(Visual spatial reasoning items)
┄┄┄┄┄┄┄┄┄┄┄┄┄┄┄┄┄┄┄┄

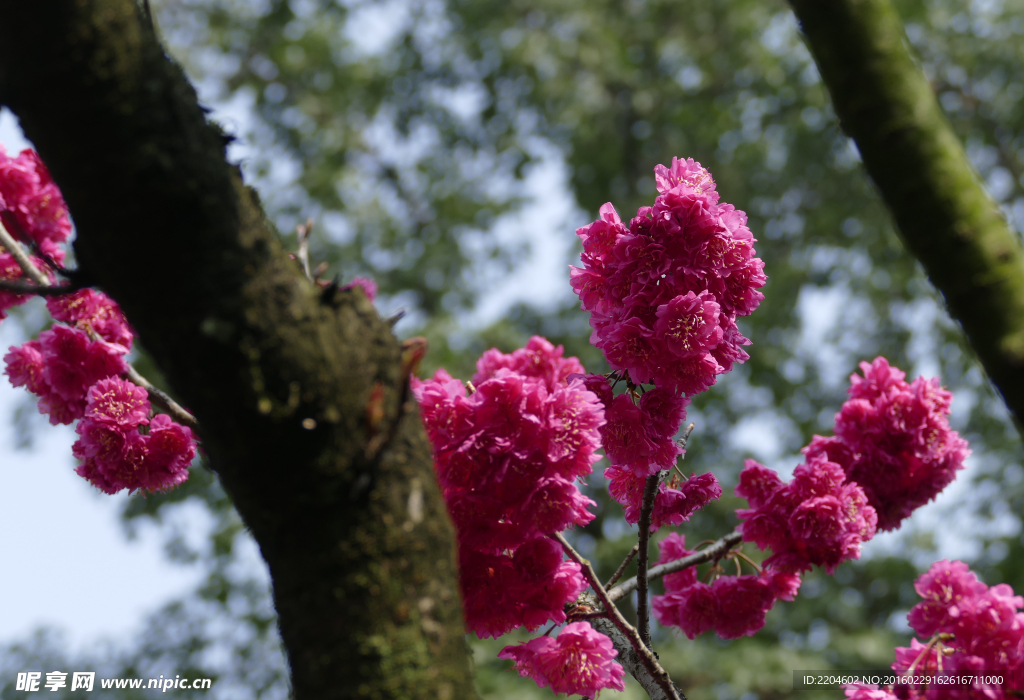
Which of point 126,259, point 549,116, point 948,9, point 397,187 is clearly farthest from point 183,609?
point 948,9

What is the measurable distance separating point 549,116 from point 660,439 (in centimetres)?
924

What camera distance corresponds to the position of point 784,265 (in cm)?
995

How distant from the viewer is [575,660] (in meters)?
1.83

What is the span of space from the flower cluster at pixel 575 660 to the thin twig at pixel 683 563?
345 mm

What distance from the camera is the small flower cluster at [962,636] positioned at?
4.93 feet

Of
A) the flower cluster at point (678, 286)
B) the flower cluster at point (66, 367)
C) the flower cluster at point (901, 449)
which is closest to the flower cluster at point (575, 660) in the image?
the flower cluster at point (678, 286)

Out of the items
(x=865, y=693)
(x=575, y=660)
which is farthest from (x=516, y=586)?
(x=865, y=693)

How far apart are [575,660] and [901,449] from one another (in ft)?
4.26

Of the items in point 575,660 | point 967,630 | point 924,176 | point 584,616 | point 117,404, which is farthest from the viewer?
point 117,404

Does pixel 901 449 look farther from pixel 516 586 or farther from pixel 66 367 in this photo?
pixel 66 367

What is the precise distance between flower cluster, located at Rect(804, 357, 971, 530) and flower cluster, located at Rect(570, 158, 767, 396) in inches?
28.5

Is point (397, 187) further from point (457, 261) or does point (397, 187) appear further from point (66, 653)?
point (66, 653)


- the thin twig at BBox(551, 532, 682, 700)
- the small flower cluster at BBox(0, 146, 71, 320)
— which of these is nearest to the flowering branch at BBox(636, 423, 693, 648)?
the thin twig at BBox(551, 532, 682, 700)

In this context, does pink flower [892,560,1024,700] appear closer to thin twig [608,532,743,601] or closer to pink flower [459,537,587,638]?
thin twig [608,532,743,601]
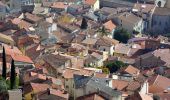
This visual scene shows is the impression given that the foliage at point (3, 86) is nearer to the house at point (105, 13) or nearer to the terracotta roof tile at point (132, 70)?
the terracotta roof tile at point (132, 70)

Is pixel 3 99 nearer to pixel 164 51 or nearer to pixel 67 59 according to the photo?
pixel 67 59

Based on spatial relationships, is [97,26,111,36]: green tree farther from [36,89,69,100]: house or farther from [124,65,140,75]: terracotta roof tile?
[36,89,69,100]: house

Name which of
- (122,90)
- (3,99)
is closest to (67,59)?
(122,90)

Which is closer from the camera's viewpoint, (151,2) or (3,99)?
(3,99)

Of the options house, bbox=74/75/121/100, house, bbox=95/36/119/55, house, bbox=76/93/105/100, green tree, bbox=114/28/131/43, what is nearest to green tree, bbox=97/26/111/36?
green tree, bbox=114/28/131/43

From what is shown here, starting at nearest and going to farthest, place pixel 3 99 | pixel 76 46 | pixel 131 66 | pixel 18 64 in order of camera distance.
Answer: pixel 3 99 < pixel 18 64 < pixel 131 66 < pixel 76 46

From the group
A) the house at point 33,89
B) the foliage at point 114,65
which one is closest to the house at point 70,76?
the house at point 33,89

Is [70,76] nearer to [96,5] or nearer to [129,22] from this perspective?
[129,22]
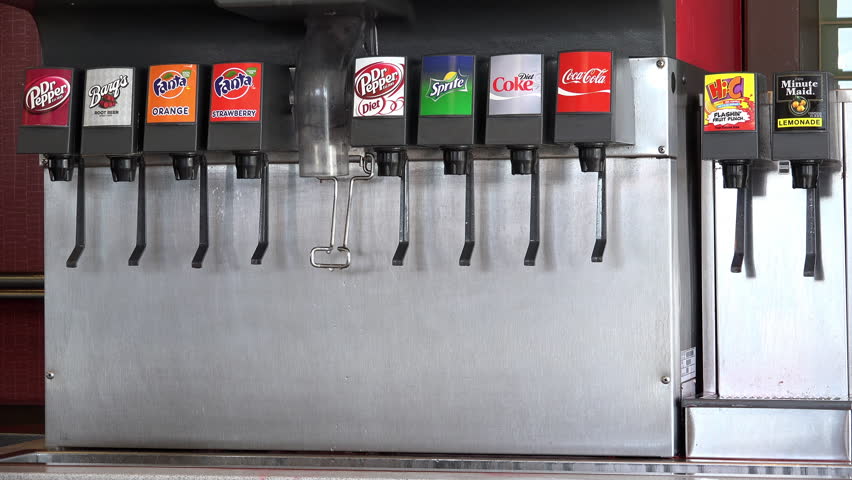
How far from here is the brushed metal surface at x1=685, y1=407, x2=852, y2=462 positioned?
→ 168cm

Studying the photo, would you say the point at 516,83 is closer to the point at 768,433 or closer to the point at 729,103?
the point at 729,103

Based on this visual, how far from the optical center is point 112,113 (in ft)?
5.94

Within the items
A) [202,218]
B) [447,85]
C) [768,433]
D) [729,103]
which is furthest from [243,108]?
[768,433]

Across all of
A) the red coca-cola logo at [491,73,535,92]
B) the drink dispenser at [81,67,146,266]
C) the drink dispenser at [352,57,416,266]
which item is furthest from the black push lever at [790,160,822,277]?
the drink dispenser at [81,67,146,266]

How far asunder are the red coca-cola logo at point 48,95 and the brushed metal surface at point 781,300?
110cm

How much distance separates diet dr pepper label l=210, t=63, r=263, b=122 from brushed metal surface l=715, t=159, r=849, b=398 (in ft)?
2.51

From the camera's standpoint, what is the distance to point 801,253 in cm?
176

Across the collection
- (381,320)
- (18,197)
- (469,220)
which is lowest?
(381,320)

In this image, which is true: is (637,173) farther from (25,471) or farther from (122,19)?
(25,471)

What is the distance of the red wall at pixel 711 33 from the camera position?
1.83 m

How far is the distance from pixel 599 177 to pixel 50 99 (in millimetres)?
924

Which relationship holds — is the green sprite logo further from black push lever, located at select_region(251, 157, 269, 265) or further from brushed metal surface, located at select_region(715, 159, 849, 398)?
brushed metal surface, located at select_region(715, 159, 849, 398)

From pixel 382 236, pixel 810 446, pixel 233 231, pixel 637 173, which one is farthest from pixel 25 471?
pixel 810 446

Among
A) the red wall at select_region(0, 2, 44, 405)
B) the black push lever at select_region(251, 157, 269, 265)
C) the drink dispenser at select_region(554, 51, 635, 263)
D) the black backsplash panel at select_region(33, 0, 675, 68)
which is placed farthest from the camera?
the red wall at select_region(0, 2, 44, 405)
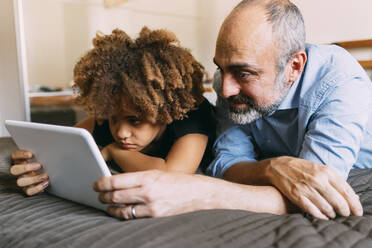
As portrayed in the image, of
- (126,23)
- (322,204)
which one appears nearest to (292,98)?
(322,204)

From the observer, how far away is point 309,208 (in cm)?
70

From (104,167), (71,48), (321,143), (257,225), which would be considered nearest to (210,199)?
(257,225)

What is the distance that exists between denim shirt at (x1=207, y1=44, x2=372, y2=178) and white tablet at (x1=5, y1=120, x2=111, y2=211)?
1.53ft

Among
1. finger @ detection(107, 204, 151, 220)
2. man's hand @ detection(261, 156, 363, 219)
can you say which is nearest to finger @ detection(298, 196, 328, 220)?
man's hand @ detection(261, 156, 363, 219)

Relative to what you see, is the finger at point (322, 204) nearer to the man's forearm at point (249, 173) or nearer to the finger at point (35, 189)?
the man's forearm at point (249, 173)

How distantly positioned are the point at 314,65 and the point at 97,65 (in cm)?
67

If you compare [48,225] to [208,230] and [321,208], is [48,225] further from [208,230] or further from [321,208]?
[321,208]

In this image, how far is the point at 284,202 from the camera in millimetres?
750

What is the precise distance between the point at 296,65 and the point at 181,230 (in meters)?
0.70

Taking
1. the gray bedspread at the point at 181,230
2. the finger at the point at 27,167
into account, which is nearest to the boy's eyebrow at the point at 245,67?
the gray bedspread at the point at 181,230

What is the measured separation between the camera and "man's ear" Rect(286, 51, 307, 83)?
1.02 metres

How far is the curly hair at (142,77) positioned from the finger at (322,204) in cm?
48

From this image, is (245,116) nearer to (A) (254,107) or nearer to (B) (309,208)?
(A) (254,107)

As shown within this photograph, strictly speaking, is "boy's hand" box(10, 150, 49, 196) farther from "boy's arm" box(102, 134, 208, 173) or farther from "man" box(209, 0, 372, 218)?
"man" box(209, 0, 372, 218)
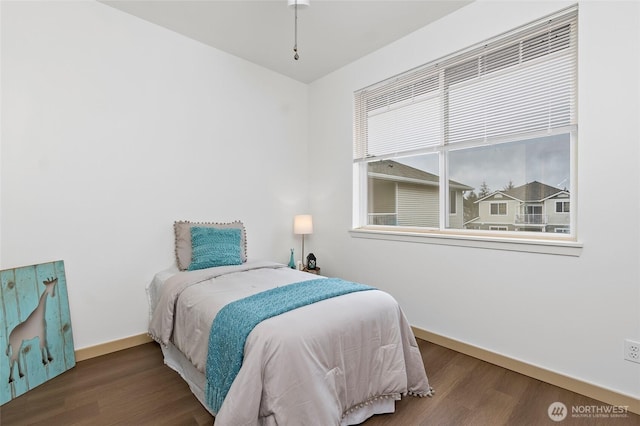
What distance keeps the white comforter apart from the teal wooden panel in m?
0.63

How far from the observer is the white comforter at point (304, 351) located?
1.38 m

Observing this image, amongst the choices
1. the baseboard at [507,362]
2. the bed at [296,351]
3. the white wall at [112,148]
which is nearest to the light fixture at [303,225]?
the white wall at [112,148]

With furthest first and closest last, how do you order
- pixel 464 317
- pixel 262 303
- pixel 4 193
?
pixel 464 317 < pixel 4 193 < pixel 262 303

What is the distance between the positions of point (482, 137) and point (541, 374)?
1.77m

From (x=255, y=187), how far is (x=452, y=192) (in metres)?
2.06

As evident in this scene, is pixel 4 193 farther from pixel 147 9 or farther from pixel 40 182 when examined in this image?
pixel 147 9

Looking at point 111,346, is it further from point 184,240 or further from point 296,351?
point 296,351

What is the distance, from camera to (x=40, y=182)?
221cm

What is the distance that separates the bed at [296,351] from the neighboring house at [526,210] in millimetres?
1213

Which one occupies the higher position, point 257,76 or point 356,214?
point 257,76

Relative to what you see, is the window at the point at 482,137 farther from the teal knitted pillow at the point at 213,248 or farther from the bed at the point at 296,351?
the teal knitted pillow at the point at 213,248

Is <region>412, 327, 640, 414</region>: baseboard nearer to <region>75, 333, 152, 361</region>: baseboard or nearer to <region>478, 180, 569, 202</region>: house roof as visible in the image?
<region>478, 180, 569, 202</region>: house roof

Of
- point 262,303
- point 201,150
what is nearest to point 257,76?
point 201,150

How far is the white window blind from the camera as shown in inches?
82.4
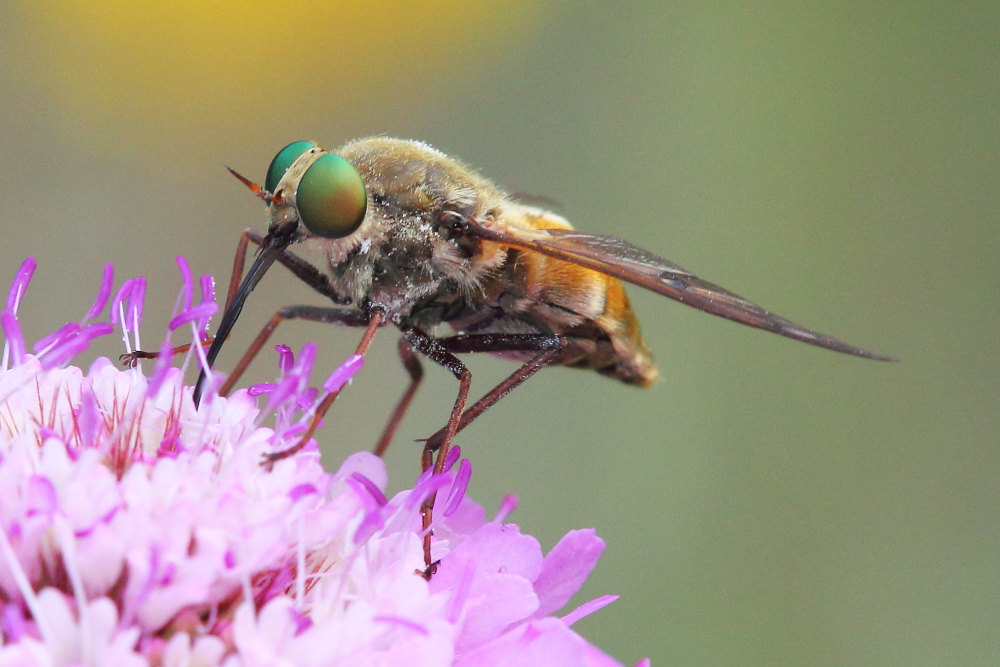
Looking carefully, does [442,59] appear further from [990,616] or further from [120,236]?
[990,616]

┄┄┄┄┄┄┄┄┄┄┄┄┄┄┄┄┄┄┄┄

*To do*. Reproduce the material verbatim from the line containing "Which one occupies" through the end of the material, omitting the pictures.

*Result of the exercise*.
Which one occupies the higher position, point 257,76 or point 356,214?
point 257,76

Relative to what you see, is the window at the point at 482,137 farther from the teal knitted pillow at the point at 213,248 or farther from the bed at the point at 296,351?
the teal knitted pillow at the point at 213,248

Is <region>412, 327, 640, 414</region>: baseboard nearer to <region>75, 333, 152, 361</region>: baseboard or nearer to <region>478, 180, 569, 202</region>: house roof as visible in the image?
<region>478, 180, 569, 202</region>: house roof

Of
- point 262,303
- point 201,150
what is nearest to point 257,76?
point 201,150

How far is the white window blind from the camera as shown in inches?
82.4
Looking carefully, does [442,59] appear further from [990,616] or further from [120,236]?
[990,616]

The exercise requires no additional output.